* _Reading passage_:
In September it was reported that the European Medicines Agency (EMEA) announced that they would be updating their review of Non-Steroidal Anti-Inflammatory Drugs (NSAIDs). The review is now complete according to this press release.
The EMEA have found that NSAIDs retain a positive benefit risk balance if used appropriately and following assessment of an individual patient's cardiovascular, gastrointestinal and renal risk factors.
The Medicines and Healthcare products Regulatory Agency (MHRA) have also issued a press release. The MHRA have also issued:
- the press release in printable format
- a letter to Health Professionals
- an NSAID Questions and Answers document
The main point of interest from the review is contained in the MHRA letter to health professionals. The review has found that diclofenac (particularly at 150mg/day) and ibuprofen (at high dose - 2400mg/day) may carry a small thrombotic risk. This same risk has not been established for naproxen.
- Where possible use Paracetamol based analgesia as first line with a ladder approach if initial analgesia fails.

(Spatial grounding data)
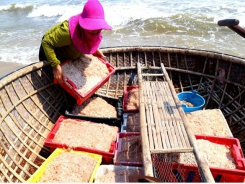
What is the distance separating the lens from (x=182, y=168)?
2.22m

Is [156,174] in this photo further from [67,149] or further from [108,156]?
[67,149]

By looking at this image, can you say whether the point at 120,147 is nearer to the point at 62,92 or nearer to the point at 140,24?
the point at 62,92

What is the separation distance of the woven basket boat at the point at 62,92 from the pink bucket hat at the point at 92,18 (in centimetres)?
83

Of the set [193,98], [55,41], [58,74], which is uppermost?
[55,41]

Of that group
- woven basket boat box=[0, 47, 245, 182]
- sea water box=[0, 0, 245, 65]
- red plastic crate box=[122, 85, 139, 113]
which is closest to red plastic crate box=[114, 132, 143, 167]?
red plastic crate box=[122, 85, 139, 113]

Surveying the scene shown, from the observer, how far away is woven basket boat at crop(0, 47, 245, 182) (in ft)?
8.41

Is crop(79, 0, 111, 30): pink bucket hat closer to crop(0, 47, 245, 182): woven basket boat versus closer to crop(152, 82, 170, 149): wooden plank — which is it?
crop(0, 47, 245, 182): woven basket boat

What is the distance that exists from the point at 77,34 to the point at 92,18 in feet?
0.92

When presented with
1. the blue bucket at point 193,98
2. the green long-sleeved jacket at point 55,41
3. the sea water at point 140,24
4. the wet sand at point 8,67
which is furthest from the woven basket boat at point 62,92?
the sea water at point 140,24

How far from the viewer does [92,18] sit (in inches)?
106

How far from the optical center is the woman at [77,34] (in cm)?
269

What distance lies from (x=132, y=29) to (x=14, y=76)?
8640 millimetres

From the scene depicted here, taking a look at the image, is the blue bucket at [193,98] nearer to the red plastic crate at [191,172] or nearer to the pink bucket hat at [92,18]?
the red plastic crate at [191,172]

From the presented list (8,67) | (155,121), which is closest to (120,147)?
(155,121)
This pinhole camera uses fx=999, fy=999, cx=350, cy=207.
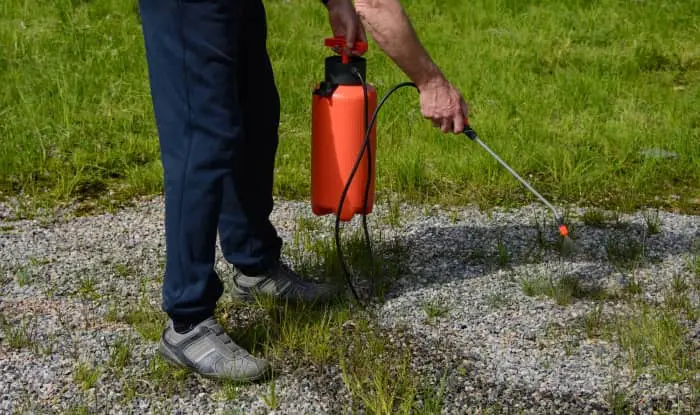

* _Task list_:
- A) Condense the paragraph of the NSAID review article that begins "The main point of interest" into a short list, keeping its main facts.
- B) Continue the NSAID review article, starting right after its final line.

* _Solved tasks_:
- A)
- The key finding of the review is in the MHRA letter to health professionals.
- Diclofenac, particularly at 150mg/day, may carry a small thrombotic risk.
- Ibuprofen at high dose (2400mg/day) may also carry a small thrombotic risk.
- This risk has not been established for naproxen.

- B)
- Review the patient for the overall risks involved with NSAID treatment - this should include an assessment of gastro-intestinal, cardio-vascular and renal risk as well as pre-treatment assessment of blood pressure and renal function.
- Where the overall risks are low or NSAID treatment is absolutely necessary despite moderate to high risk, the NSAID of lowest risk should be used at the lowest possible dose and for the shortest possible duration. This will usually mean that Ibuprofen is the first line NSAID.
- If Ibuprofen therapy fails or is not tolerated, re-assess the patient for an NSAID before trying an alternative. Suitable alternatives would include naproxen and perhaps diclofenac.
Action: This review provides clinicians with the latest information on NSAID safety. Clinicians should compare their current practice to this latest advice and make any necessary changes.